* [ENTRIES PROVIDED]
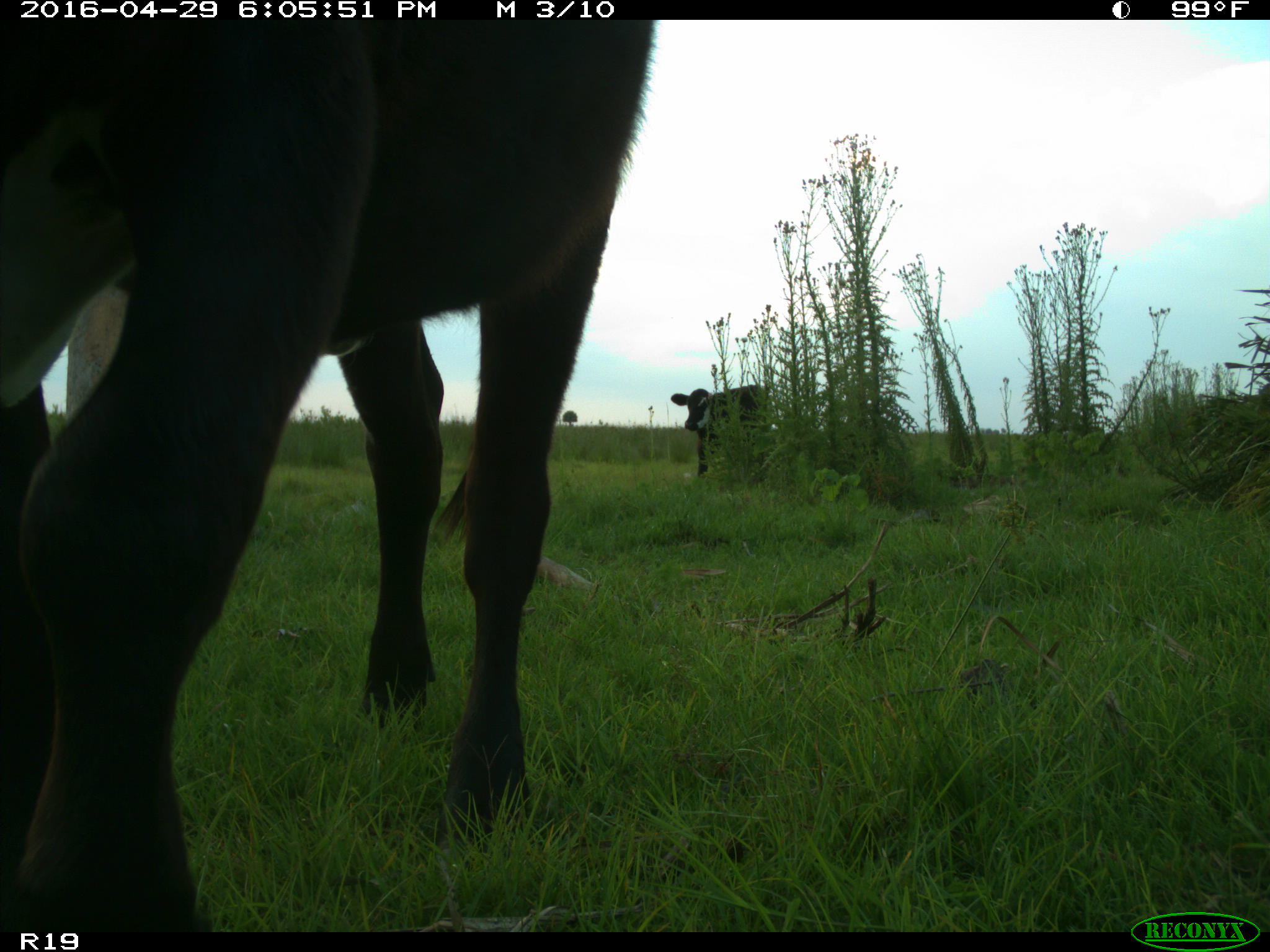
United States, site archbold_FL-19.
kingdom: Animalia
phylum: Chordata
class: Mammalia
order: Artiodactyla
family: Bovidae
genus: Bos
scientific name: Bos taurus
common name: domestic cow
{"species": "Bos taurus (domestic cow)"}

---

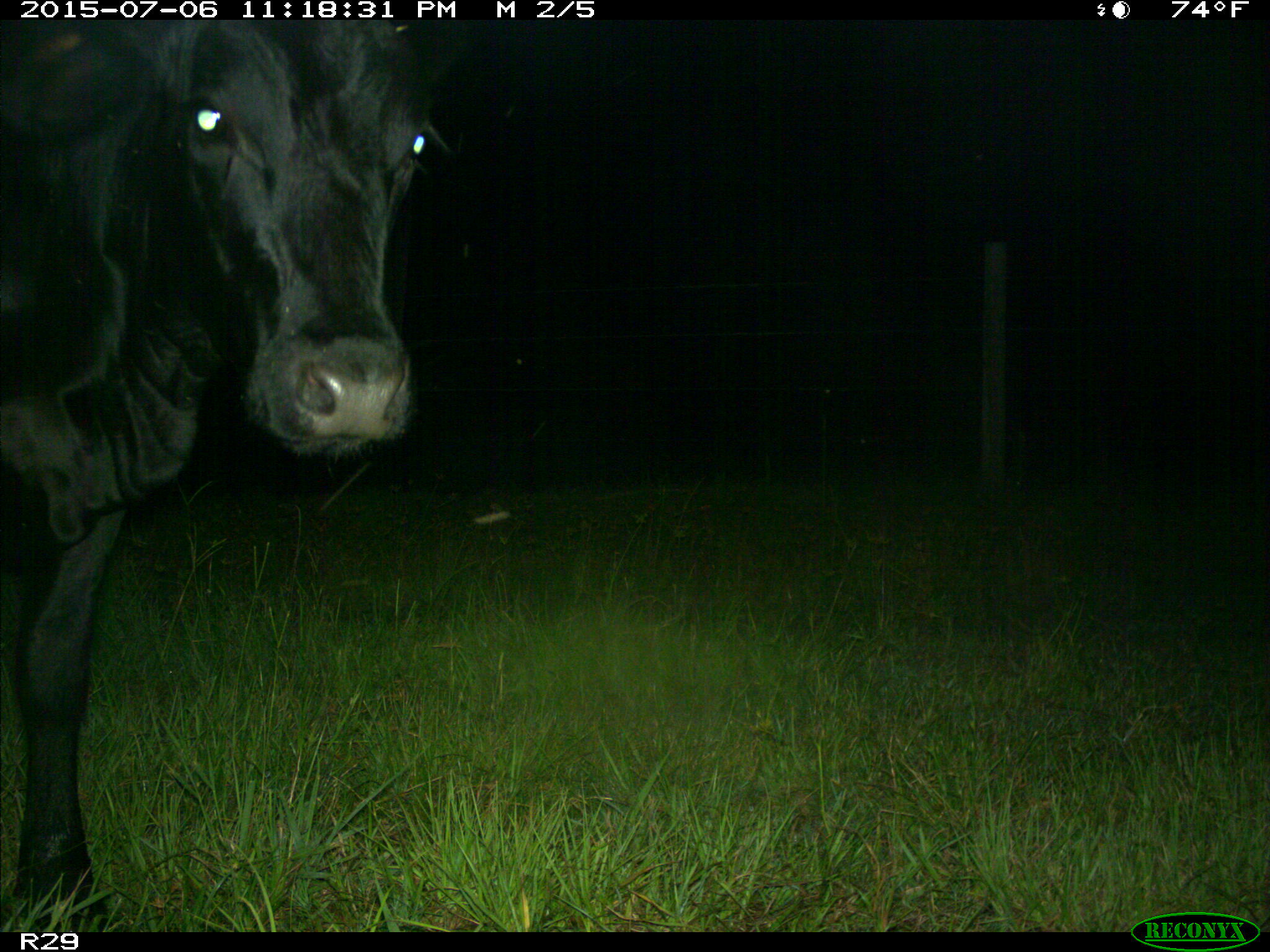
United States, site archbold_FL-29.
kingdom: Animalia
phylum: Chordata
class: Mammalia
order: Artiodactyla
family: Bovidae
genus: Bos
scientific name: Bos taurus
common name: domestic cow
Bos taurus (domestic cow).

* [ACTION ITEM] Scan the entries above for the string "site" and copy each line that contains it.

* [PROBLEM SOLUTION]
United States, site archbold_FL-19.
United States, site archbold_FL-29.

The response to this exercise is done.